Antibe’s subsidiary, Citagenix Inc. (“Citagenix”), is a leader in the sales and marketing of tissue regenerative products servicing the orthopedic and dental marketplaces. Since its inception in 1997, Citagenix has become an important source of knowledge and experience for bone regeneration in the Canadian medical device industry. Citagenix is active in 15 countries, operating in Canada through its direct sales teams, and internationally via a network of distributor partnerships. www.citagenix.com.

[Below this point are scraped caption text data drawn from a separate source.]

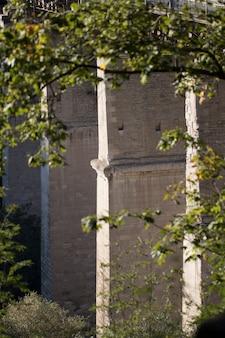 Vieux pont en pierre dans la vieille ville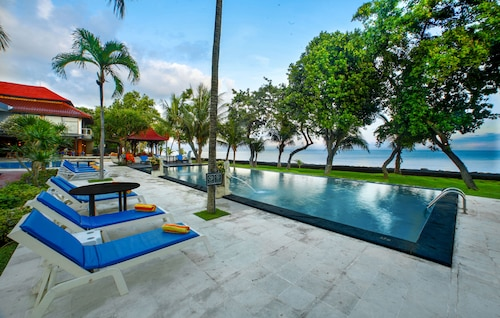 . Puri Saron Baruna Beach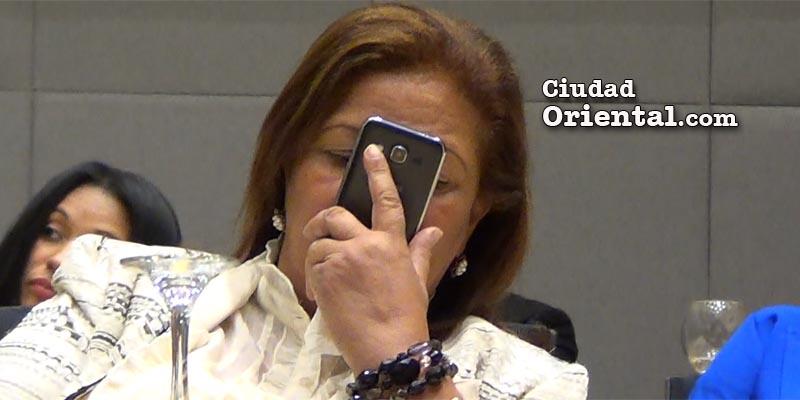 """Photo of Así """"escucha"""" la regidora Nancy Cuevas exposición de adversario"""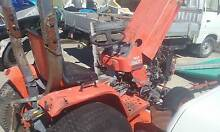Kubota B1750 Tractor with 60in mowing deck Branxton Singleton Area Preview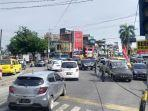 penyekatan-arus-lalu-lintas-di-simpang-kampus-usu-jalan-jamin-ginting.jpg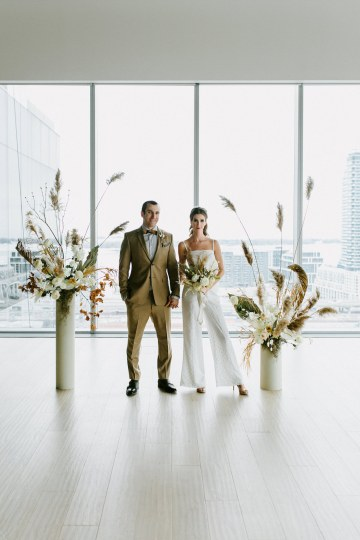 Chic Fall Loft Wedding Inspiration from Toronto – Shannon Robbins Photography – June Bloom Events 41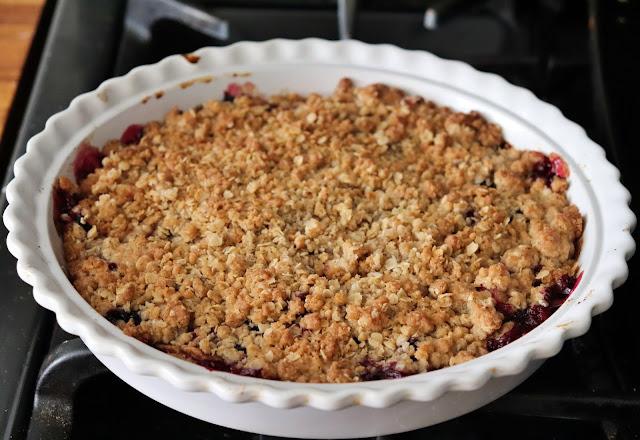 apple blueberry crisp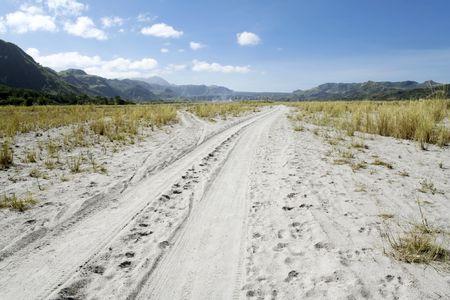 vogelspuren: Reifen Spuren im Sand, die durch Kr�he Tal f�hrt zu Mount Pinatubo in Pampanga, Luzon, Philippinen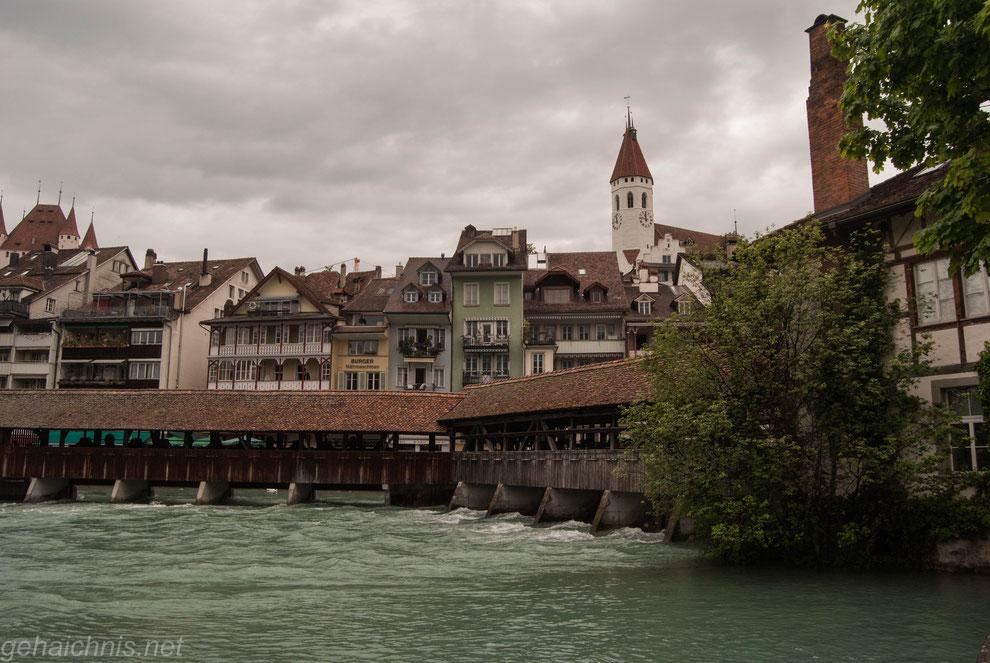 Mühlenschleusenbrücke vor der historischen Kulisse Thuns. Im Hintergrund der Turm der Stadtkirche.
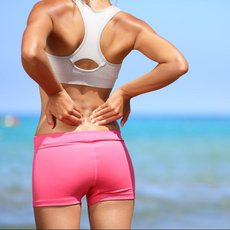 Trápí vás bolesti v esíčku? Začněte cvičit ještě dnes a vyhněte se operaci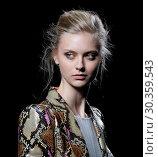 Купить «Mercedes-Benz Madrid Fashion Week Spring/Autumn 2018 - Teresa Helbig - Runway Featuring: Model Where: Madrid, Spain When: 17 Sep 2017 Credit: Oscar Gonzalez/WENN.com», фото № 30359543, снято 17 сентября 2017 г. (c) age Fotostock / Фотобанк Лори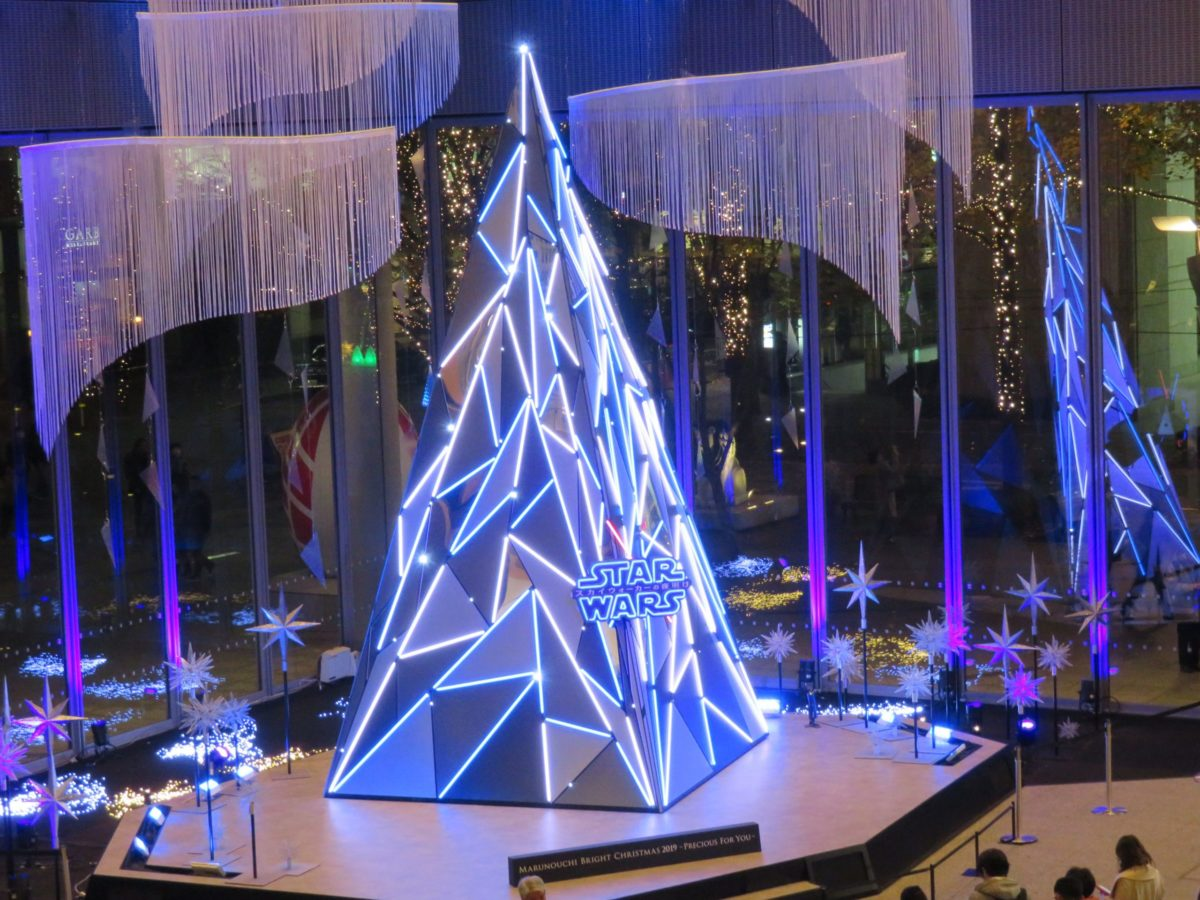 「スター・ウォーズ/スカイウォーカーの夜明け」イルミネーションで眩い丸の内で特別なクリスマス
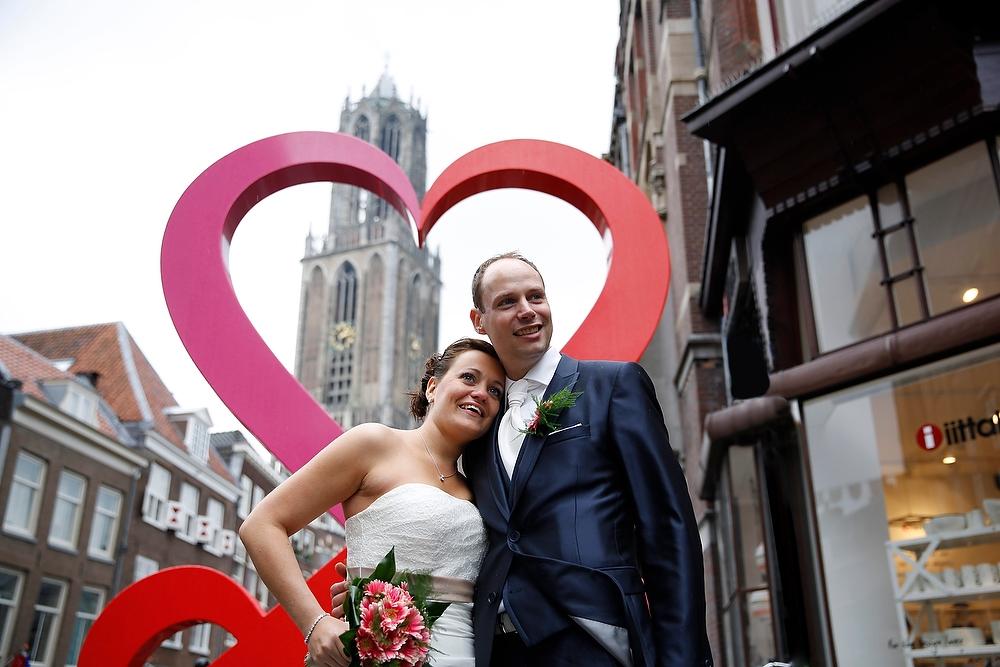 trouwshoot bruidsfotografie in Utrecht - bruidspaar bij het hard van Utrecht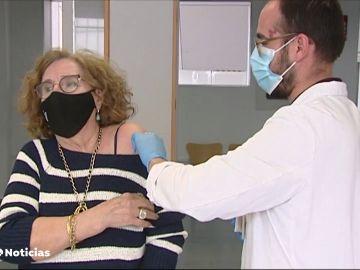 Así actúan los sanitarios con las personas que se vacunan tras haber rechazado las dosis en su turno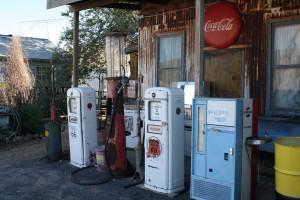 Ein Tankstelle an der Route 66. In den USA gilt es bestimmte Vorgänge beim Tanken und Bezahlen zu beachten.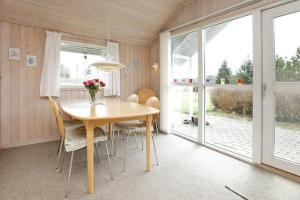 Three-Bedroom Holiday home in Oksbøl 30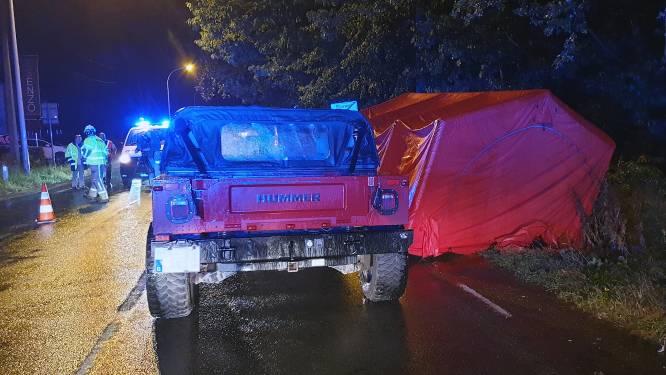 Fietsster (17) levensgevaarlijk gewond na ongeval met Hummer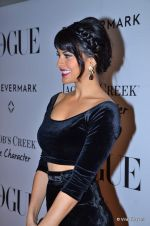 Jacqueline Fernandez at Vogue_s 5th Anniversary bash in Trident, Mumbai on 22nd Sept 2012 (27).JPG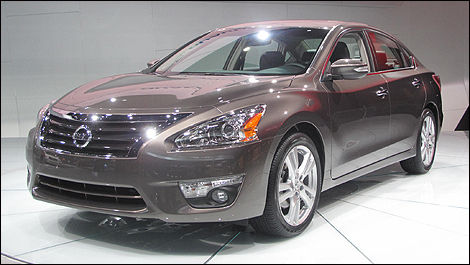2013 Nissan Altima front 3/4 view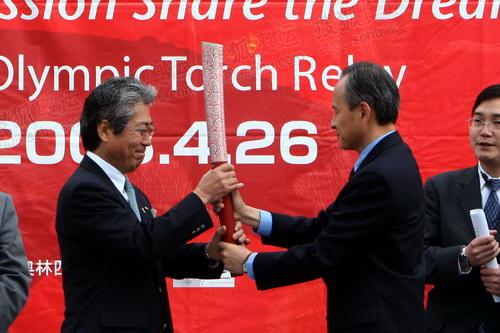 8崔天凯将火炬移交给日本奥委会主席竹田恒和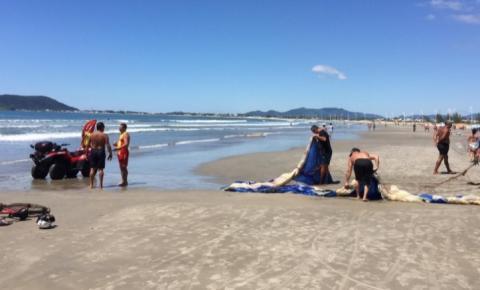 Acidentes com paramotor se tornam frequentes no verão, diz Corpo de Bombeiros
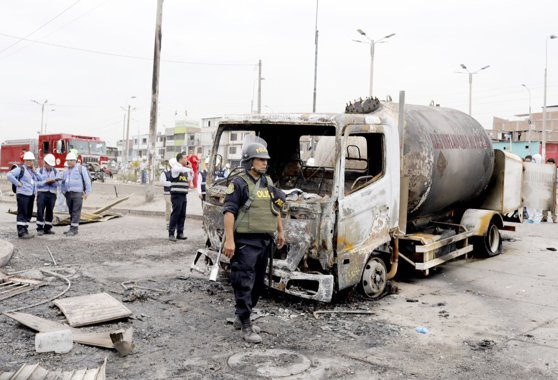 Imaginea articolului Cel puţin 14 morţi şi zeci de răniţi, în urma exploziei unei autocisterne în Peru. FOTO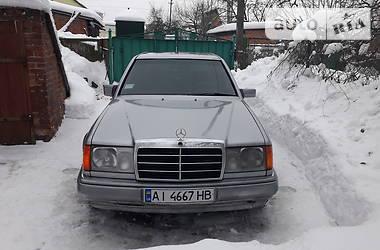 Mercedes-Benz E 230 1985 в Лубнах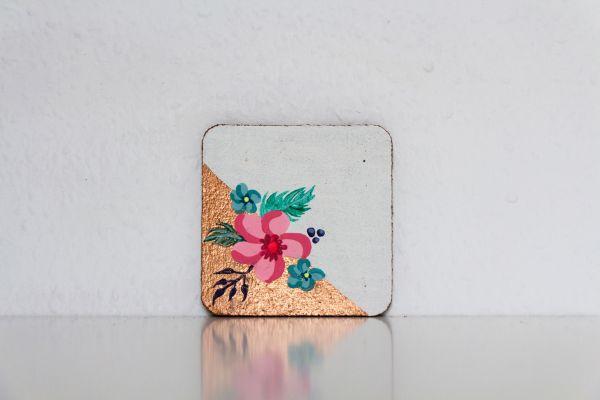 Untesetzer aus Kork mit Blumenmuster im Vintage-Look von FitzeFatze Design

Forward Looking Information
This news release includes certain forward-looking statements, which may include, but are not limited to, the proposed licensing and development of drugs and medical devices. Any statements contained herein that are not statements of historical facts may be deemed to be forward-looking, including those identified by the expressions “will”, “anticipate”, “believe”, “plan”, “estimate”, “expect”, “intend”, “propose” and similar expressions. Forward-looking statements involve known and unknown risks and uncertainties that could cause actual results, performance, or achievements to differ materially from those expressed or implied in this news release. Factors that could cause actual results to differ materially from those anticipated in this news release include, but are not limited to, the Company’s inability to secure additional financing and licensing arrangements on reasonable terms, or at all, its inability to execute its business strategy and successfully compete in the market, and risks associated with drug and medical device development generally. Antibe Therapeutics Inc. assumes no obligation to update the forward-looking statements or to update the reasons why actual results could differ from those reflected in the forward-looking statements except as required by applicable law.